Molte le pubblicazioni che hanno ricordato il giudice di Canicattì nell’anno della sua beatificazione. Tra di esse abbiamo scelto il saggio di Augusto Cavadi “Rosario Livatino – un laico a tutto tondo”, edito da Di Girolamo.
La scelta è ricaduta sul libro di Cavadi perché, pur soffermandosi sul profondo senso religioso che ha ispirato la vita e l’attività professionale di Livatino, ne coglie un aspetto in genere trascurato e spesso travisato: la laicità nel suo magistero di giudice.
E’ facile ritrarre Livatino come un cattolico fervente, tutto chiesa e toga, uomo di fede illuminato dalla fede nell’esercizio del suo mestiere di magistrato.
Il che peraltro ne giustifica ancor più la beatificazione e il sacrificio della sua esistenza dedita a Dio (nella sua agenda un’eloquente sigla: STD, sub tutela Dei) e alla giustizia. E in effetti Livatino così era, ma con una puntualizzazione doverosa che Cavadi nel suo breve saggio mette in rilievo e che meglio rende testimonianza dell’uomo e del giudice. Livatino non era un integralista, la sua fede e la sua alta levatura morale nonché la sua intelligenza, lungi dal collocarlo su un piedistallo alieno al confronto e alla “negoziabilità dei valori”, lo spingevano al contatto con gli altri, anche con chi gli era lontano per sensibilità, credo e filosofia di vita.
La laicità di Livatino si manifestava, secondo Cavadi, “nell’essere parte di ‘un popolo’” riconducendo l’espressione alle sue origini etimologiche (laos).

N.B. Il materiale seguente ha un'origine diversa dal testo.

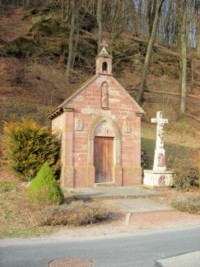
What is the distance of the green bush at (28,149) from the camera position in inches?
638

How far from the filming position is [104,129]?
17.4 metres

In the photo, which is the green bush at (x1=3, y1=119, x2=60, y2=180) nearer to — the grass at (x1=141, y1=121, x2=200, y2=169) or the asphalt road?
the grass at (x1=141, y1=121, x2=200, y2=169)

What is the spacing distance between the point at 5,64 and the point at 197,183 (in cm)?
1573

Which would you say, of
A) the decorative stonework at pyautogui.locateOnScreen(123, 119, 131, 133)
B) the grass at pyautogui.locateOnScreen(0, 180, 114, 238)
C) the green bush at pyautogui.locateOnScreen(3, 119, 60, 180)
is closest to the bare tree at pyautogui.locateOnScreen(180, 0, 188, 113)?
the decorative stonework at pyautogui.locateOnScreen(123, 119, 131, 133)

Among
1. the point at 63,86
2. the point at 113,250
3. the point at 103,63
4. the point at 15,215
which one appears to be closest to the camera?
the point at 113,250

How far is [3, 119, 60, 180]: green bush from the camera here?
16203 mm

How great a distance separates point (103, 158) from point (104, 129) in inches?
56.3

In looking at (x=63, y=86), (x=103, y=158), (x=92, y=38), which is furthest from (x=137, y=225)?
(x=92, y=38)

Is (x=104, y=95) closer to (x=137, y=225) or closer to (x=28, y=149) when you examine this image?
(x=28, y=149)

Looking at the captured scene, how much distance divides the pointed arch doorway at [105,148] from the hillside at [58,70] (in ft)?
23.9

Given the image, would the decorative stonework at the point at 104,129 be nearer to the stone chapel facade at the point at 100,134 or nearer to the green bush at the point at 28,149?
the stone chapel facade at the point at 100,134

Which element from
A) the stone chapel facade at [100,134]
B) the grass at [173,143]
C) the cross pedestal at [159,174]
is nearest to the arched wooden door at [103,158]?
the stone chapel facade at [100,134]

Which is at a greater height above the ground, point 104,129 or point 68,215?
point 104,129

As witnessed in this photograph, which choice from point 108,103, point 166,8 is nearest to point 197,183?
point 108,103
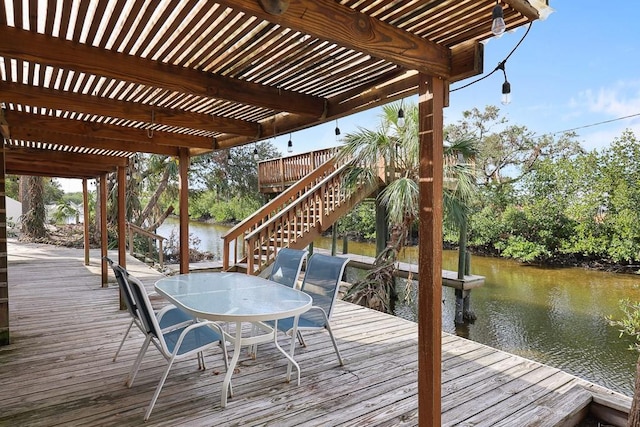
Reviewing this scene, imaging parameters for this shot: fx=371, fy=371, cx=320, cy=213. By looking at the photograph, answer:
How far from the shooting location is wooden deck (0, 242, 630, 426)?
2.47 metres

Il “giudice ragazzino” – come venne battezzato con un’assai infelice esternazione di Cossiga benché, quando fu ucciso, “ragazzino” non fosse – non apparteneva alla cosiddetta “casta” dei giudici (e in ogni caso di quella presunta “casta” rifiutava i privilegi e i poteri), ma al “popolo”, alla gente comune. E proprio per questo che oggi, proprio quando si svelano le debolezze e le lacerazioni del contesto giudiziario, spicca ancor più la sua esemplarità.
Nel saggio di Cavadi sono raccolte diverse testimonianze della sua “santità” laica, della sua anomala “normalità”: a parte una professionalità riscontrabile in pochi (le sue sentenze e i suoi atti giudiziari sono formalmente e sostanzialmente impeccabili), Livatino riconosceva l’importanza fondamentale della dialettica processuale e con gli avvocati coltivava il più costruttivo dialogo, teneva in grande considerazione le ragioni e i diritti degli imputati e avvertiva il peso – non indifferente per un giudice coscienzioso – del giudicare, la sua “terribilità” per dirla con Sciascia.
Il saggio di Cavadi si conclude con una significativa lettera scritta dall’allora giovane magistrato Felice Lima (pubblicata su un quotidiano siciliano) in occasione delle celebrazioni istituzionali del suo martirio: un j’ accuse contro le inadempienze dello Stato a difesa dei magistrati impegnati, nelle periferie della Penisola, a contrastare la mafia con uffici e dotazioni organiche inadeguati.